Dracula bites in
‘Sherlock’ duo Mark Gatiss and Steven Moffat take on the Prince of Darkness
- Published 15.01.20, 1:16 AM
- Updated 15.01.20, 5:39 PM
- 2 mins read
Dracula has been adapted for the screen and the stage innumerable times since the Irish author Bram Stoker published his novel in 1897, the latest being a three-part drama on BBC TV. This has been well received by critics and the audience alike. Some viewers have reported getting nightmares.
The new drama is a co-production with Netflix so it will be seen around the world. It has been written by Mark Gatiss and Steven Moffat, the innovative duo behind the modern version of Sherlock.
Dracula, played by the Danish actor Claes Bang, has been given some amusing one liners.
“You look rather drained,” the vampire tells the young lawyer Jonathan Harker (John Heffernan), who has come out to Dracula’s castle in Transylvania to settle paperwork on a property that the Prince of Darkness is buying in England.
“No, there’s no one…living here,” he reassures Harker, telling him later, “I don’t drink wine.”
When Harker discovers his host is a vampire, he confronts Dracula: “You are a monster.”
To which Dracula responds calmly: “You are a lawyer, nobody’s perfect.”
On another occasion, Dracula observes, “You are what you eat,” and tells a potential victim, “I have been dying to meet you.”
On a personal note, I ought to recall the first time I was conscious of the legend of Dracula. This happened many years ago during my Daily Mail days when the editor, David English, sent me off to Romania to interview the gymnast Nadia Comaneci. This was when the country was still ruled by Nicolae Ceausescu. Driving at night through Transylvania, which Bram Stoker made the home of Dracula, the dark of the mountains even with the moon up made the place look menacing and forbidding. To be frank, quite scary.

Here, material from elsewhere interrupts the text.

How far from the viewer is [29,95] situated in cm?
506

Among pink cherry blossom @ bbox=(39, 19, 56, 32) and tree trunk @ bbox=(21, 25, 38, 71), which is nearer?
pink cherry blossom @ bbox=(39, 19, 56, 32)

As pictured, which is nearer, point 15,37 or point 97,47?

Then in 1998, when the Pakistanis made a film about Muhammad Ali Jinnah, Christopher Lee, who had made his name playing Dracula under the Hammer House of Horror banner, was cast as the Quaid-e-Azam. Lee was a superb actor who told me he did not want to be restricted only to horror films. It didn’t help, though, that Lee had called his autobiography Tall Dark And Gruesome.
Another bit of Dracula history worth mentioning is the Hammer film that didn’t get made. That was about the Prince of Darkness travelling to 1930s India in the Unquenchable Thirst of Dracula. This was turned into a BBC Radio 4 play directed by Mark Gatiss in 2017 with a cast that included some well known names - Nikesh Patel, Meera Syal, Kulvinder Ghir, Anna Madeley, Ayesha Dharker, Raj Ghatak, Lewis MacLeod as Dracula and Michael Sheen as narrator.
“It was nearly made in the early ‘70s on location in India and I was thrilled to assemble a fantastic cast to bring this forgotten gem to gory life,” Gatiss said at the time.
Now he has revived the “undead” - “they lose their ability to die,” Dracula explains - in the BBC TV adaptation. The three parts, each 90 minutes long, are called The rules of the Beast (when Dracula rejuvenates himself by drinking the blood of the visiting lawyer Jonathan Harker), Blood Vessel (when Dracula undertakes a sea voyage to seek fresh blood in England), and the finale, The Dark Compass, set in modern times.
The sea voyage is on the ill-fated Russian ship, The Demeter, whose passengers include a Calcutta-trained medic, Dr Sharma (played by Sacha Dhawan), and his young daughter Yamini (Lily Kakkar). Dracula’s coffin lies on the sea-bed for 123 years. When he stirs again, the year is 2020 and Dracula is ready to bring terror to the Yorkshire seaside town of Whitby. Only he makes the fatal error of drinking the blood of a woman with cancer.
The Guardian review concluded, “Enjoy sinking your teeth into it all,” while a Daily Telegraph critic admitted, “It bit me.”
Some people are even tipping Claes Bang as the next James Bond.